According to Rivers, Carson hung up on her and never talked to her again, NBC blacklisted her, the Fox show failed, her TV producer husband Edgar Rosenberg committed suicide, and in a move that was considered sick and tacky, Rivers and her daughter, Melissa, starred in a TV movie about that suicide.

After that, Rivers became a red-carpet joke, a warning against plastic surgery and someone whose career choices kept credibility at bay. But she kept writing jokes, each one typed up on cue cards and filed alphabetically in a massive library catalogue in her apartment, with drawers labelled by joke category: “Cooking / Tony Danza,” and “New York / No Self Worth.”

Never afraid to make fun of herself, she’s also got plenty of plastic surgery zingers. And she told Maclean’s she’s still got more work to do: “I’d like to get rid of my Hadassah hunks,” her affectionate Jewish-lady term for flabby upper arms.

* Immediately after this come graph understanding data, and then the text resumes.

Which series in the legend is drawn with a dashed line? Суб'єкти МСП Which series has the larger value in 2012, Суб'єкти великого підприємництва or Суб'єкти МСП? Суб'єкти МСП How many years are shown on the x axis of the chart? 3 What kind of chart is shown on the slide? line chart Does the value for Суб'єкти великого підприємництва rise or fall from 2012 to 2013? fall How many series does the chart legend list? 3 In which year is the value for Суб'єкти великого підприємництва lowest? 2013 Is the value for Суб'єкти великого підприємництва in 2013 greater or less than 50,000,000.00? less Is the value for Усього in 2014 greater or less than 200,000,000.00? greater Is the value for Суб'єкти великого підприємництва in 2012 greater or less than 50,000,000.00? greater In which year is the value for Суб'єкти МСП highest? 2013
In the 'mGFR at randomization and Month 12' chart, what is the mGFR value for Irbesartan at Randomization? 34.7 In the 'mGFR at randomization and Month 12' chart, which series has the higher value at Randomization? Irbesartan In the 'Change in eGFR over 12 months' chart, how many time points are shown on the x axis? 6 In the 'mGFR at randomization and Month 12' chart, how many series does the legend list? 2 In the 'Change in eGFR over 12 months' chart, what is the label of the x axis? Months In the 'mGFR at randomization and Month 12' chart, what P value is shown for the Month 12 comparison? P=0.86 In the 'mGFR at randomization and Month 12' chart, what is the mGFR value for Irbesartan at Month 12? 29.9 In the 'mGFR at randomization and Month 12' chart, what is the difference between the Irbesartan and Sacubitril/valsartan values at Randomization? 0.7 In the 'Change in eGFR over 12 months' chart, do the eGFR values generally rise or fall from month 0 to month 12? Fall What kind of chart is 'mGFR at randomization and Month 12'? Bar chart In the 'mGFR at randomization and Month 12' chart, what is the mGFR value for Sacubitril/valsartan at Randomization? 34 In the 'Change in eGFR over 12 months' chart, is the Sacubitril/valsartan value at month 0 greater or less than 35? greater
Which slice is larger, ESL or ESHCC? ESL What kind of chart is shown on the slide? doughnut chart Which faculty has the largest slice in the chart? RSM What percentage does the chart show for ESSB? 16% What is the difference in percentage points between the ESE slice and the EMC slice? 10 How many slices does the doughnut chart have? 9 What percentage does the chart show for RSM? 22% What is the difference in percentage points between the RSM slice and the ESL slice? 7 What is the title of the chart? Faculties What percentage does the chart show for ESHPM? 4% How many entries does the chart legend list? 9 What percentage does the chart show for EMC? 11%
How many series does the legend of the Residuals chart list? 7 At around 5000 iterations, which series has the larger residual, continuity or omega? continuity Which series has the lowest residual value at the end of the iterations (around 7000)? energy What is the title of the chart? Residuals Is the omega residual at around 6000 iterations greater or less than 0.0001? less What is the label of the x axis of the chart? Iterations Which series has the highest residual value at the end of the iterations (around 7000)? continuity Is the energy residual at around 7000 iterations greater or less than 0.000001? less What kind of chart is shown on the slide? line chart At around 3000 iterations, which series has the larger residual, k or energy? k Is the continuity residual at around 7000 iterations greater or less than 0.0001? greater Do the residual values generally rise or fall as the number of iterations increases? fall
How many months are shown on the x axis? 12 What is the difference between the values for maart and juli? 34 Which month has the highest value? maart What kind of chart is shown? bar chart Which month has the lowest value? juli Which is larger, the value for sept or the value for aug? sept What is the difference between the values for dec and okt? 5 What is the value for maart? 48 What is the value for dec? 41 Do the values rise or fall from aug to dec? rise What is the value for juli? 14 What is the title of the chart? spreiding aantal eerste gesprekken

The film catches up with Rivers two years ago, when she’s roasted on Comedy Central, wins the second season of Celebrity Apprentice and is a hit at the Edinburgh Fringe Festival with a one-woman play about her life. For anyone who didn’t know or who forgot, the documentary proves in no uncertain terms that she has always been hilarious. And she’s getting bolder with age, trying out jokes about Michelle Obama: “She’s so chic. We used to have Jackie O, now we have Blackie O.” And Osama bin Laden: “How can we not find Osama? He’s on dialysis. There’s one outlet in all of Afghanistan, find it and follow the cord.” The film has pulled in rave reviews in an industry that gives her no respect. Although, Rivers says, it’s only because she’s the subject of the film. “I think if it said this film is directed by Joan Rivers it would have been a whole different story.” Or maybe it’s because of her age. “If you’re around long enough they say, ‘Okay, fine, let’s give her a break.’ ”

That’s not the case in those unforgiving comedy clubs where Rivers still insists on doing stand-up. But the film shows the septuagenarian commanding the stage, whether in Vegas or Wisconsin. At one gig, Rivers turns a tense moment of heckling from a father of a deaf son into an angry rant about disabilities within her own family, including a joke about a former lover: “I lived for nine years with a man with one leg. I was going to talk about what it’s like to have a man with one leg, who lost it in World War II and never went back to get it—cause that’s f–king littering.” That boyfriend died two years ago, Rivers tells Maclean’s. “And since then I’ve been footloose and fancy free.” Pun intended.